The aim of the present work was to develop a single nerve cuff with an electrode array capable of both stimulation and imaging. This would be less invasive and offer a fixed known relation between stimulating and FN-EIT imaging electrodes. This could allow to first perform FN-EIT, and then perform targeted sVNS based on EIT information, thus enabling more accurate neuromodulation of the vagus nerve. In addition, further developments are possible that would allow sensing with FN-EIT to be performed with improved speed (13, 14).
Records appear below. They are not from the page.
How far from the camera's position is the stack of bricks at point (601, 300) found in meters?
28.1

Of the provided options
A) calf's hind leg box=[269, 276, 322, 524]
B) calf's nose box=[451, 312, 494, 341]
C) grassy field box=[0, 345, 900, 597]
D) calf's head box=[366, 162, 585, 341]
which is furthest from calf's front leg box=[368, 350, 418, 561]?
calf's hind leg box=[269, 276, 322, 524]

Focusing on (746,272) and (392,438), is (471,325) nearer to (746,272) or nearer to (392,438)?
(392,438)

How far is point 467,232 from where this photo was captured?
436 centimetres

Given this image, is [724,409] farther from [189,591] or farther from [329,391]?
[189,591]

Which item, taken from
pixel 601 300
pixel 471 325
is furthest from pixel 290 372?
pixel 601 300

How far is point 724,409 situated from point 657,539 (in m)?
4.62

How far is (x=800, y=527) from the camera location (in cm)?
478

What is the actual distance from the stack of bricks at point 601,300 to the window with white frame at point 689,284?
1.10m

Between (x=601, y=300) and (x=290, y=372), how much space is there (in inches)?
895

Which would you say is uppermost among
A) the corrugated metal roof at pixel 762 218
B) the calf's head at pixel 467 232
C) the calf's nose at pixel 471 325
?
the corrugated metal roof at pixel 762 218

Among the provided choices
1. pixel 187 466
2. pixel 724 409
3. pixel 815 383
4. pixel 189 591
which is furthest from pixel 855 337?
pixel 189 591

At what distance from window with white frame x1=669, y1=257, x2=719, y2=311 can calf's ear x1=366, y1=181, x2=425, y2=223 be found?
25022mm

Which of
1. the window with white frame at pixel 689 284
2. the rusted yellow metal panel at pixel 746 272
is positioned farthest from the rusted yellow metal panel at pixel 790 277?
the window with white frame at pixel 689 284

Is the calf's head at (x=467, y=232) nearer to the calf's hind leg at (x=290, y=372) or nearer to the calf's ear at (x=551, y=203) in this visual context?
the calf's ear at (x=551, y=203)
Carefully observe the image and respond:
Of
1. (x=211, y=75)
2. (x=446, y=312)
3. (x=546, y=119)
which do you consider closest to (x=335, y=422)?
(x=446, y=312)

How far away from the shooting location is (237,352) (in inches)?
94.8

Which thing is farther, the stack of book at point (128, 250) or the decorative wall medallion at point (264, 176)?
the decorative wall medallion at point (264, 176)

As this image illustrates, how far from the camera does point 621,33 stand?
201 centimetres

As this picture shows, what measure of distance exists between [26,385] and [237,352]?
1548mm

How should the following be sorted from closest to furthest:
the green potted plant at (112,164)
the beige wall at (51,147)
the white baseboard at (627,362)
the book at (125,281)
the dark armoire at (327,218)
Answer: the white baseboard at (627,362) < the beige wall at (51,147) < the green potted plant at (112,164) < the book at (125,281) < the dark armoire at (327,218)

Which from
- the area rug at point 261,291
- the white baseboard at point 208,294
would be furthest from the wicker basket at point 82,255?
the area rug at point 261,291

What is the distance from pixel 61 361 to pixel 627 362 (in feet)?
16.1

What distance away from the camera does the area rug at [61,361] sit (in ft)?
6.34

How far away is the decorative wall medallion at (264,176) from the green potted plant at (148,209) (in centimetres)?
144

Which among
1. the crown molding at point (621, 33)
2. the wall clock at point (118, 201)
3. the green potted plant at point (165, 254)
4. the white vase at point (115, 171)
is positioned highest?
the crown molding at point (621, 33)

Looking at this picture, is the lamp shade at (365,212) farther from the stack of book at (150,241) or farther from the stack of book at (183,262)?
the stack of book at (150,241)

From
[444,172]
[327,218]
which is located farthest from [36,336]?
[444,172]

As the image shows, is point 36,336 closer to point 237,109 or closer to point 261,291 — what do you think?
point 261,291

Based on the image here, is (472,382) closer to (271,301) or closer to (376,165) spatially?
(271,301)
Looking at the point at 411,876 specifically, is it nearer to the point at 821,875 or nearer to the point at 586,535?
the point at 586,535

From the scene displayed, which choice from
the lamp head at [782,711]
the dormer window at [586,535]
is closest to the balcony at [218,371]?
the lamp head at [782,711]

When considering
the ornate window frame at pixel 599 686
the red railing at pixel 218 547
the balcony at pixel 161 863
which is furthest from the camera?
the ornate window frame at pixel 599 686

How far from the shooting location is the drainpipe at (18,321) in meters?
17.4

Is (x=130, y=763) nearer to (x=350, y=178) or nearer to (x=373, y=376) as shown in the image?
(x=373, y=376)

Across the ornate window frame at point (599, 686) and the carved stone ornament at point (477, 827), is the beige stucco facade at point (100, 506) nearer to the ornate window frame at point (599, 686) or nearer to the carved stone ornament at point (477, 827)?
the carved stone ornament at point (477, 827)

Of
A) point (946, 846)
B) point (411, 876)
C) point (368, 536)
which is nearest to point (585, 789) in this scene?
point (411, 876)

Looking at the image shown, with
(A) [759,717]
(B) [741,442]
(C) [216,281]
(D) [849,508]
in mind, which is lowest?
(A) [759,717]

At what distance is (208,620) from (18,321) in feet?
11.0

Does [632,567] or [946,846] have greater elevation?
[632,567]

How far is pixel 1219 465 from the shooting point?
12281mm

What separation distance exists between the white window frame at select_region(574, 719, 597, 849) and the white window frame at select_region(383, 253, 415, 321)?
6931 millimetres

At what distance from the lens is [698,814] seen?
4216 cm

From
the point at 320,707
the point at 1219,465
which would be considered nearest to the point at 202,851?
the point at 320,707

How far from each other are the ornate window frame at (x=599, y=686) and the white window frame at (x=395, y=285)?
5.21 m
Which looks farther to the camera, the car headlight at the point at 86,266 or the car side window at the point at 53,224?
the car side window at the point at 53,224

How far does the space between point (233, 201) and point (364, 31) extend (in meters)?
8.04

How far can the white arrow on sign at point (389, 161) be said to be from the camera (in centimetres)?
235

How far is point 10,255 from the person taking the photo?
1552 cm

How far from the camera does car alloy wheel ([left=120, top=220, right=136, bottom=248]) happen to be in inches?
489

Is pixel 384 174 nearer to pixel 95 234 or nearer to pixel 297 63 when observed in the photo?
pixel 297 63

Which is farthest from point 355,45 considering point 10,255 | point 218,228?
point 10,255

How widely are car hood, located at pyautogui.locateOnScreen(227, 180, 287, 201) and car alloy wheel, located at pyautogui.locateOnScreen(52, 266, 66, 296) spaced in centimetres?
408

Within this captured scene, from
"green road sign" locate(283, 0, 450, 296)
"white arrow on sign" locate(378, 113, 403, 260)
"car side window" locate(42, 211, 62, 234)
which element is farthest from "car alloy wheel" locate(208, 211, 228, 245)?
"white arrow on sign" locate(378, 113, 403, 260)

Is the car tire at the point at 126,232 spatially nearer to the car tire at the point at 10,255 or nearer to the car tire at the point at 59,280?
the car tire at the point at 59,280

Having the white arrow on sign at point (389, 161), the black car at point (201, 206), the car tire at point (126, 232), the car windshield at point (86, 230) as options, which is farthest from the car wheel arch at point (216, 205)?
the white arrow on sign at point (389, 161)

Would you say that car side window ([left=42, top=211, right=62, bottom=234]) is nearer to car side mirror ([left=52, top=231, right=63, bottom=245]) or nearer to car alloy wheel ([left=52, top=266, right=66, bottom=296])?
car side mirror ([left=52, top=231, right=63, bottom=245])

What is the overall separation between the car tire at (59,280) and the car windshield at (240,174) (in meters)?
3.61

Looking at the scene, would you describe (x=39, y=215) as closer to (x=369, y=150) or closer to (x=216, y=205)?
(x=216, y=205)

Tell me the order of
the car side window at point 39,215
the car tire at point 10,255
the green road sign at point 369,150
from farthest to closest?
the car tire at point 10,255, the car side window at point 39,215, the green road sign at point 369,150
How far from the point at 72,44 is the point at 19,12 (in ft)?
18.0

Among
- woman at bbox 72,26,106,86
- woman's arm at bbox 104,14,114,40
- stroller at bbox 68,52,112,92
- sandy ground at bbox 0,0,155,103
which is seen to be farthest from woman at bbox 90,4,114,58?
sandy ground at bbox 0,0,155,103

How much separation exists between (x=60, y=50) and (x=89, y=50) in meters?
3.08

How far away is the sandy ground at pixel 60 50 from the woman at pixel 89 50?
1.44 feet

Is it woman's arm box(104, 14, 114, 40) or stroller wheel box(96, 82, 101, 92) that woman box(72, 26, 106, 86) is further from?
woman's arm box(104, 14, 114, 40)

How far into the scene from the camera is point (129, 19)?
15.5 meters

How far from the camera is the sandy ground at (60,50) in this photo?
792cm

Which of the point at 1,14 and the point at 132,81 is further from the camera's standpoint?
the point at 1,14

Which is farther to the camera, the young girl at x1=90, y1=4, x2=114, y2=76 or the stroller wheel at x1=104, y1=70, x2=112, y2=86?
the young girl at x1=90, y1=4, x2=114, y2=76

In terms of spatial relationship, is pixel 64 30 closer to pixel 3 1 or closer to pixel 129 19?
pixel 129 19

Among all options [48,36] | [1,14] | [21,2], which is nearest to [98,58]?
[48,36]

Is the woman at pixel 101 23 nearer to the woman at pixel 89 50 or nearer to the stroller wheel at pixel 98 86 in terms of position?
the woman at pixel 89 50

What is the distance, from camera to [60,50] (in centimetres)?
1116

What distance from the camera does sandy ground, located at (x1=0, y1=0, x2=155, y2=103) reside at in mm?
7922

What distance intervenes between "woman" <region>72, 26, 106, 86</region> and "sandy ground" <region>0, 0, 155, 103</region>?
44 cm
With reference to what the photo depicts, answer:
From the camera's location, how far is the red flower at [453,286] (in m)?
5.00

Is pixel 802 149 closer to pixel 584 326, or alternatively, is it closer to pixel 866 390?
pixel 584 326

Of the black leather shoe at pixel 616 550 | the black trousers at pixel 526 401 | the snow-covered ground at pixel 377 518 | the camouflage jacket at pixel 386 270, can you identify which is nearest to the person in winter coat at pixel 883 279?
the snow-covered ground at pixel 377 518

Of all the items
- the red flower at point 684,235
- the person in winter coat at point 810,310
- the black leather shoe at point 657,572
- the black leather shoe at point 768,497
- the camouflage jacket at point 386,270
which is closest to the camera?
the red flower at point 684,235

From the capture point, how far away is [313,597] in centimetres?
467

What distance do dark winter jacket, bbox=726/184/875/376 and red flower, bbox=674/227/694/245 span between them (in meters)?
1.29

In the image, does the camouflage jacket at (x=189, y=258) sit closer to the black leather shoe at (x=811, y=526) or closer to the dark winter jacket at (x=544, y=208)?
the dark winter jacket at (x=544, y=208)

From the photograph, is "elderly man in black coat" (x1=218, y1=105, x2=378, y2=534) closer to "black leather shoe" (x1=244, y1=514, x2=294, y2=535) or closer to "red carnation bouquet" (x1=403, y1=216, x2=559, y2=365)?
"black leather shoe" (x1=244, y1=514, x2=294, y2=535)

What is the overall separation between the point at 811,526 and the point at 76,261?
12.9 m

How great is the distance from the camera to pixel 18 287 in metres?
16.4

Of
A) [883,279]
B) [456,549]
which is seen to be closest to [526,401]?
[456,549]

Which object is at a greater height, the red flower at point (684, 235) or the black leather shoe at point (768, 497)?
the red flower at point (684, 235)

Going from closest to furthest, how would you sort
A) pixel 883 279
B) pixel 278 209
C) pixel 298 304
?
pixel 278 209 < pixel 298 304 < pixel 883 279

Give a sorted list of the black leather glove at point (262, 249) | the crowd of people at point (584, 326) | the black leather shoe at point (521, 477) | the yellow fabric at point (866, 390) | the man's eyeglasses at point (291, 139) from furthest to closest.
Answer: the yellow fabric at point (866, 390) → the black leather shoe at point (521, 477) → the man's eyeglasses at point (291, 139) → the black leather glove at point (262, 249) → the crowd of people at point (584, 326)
As such, the specific purpose of this work was to assess the feasibility and ideal geometry of a combined nerve electrode array cuff for performing both sVNS and EIT of the cervical vagus nerve, while organ-specific selective VNS was demonstrated in previous works (4, 5). Specific questions we aimed to answer by the end of this project were:
• Is it possible to develop a combined sVNS/EIT nerve cuff without compromising on stimulation or imaging features?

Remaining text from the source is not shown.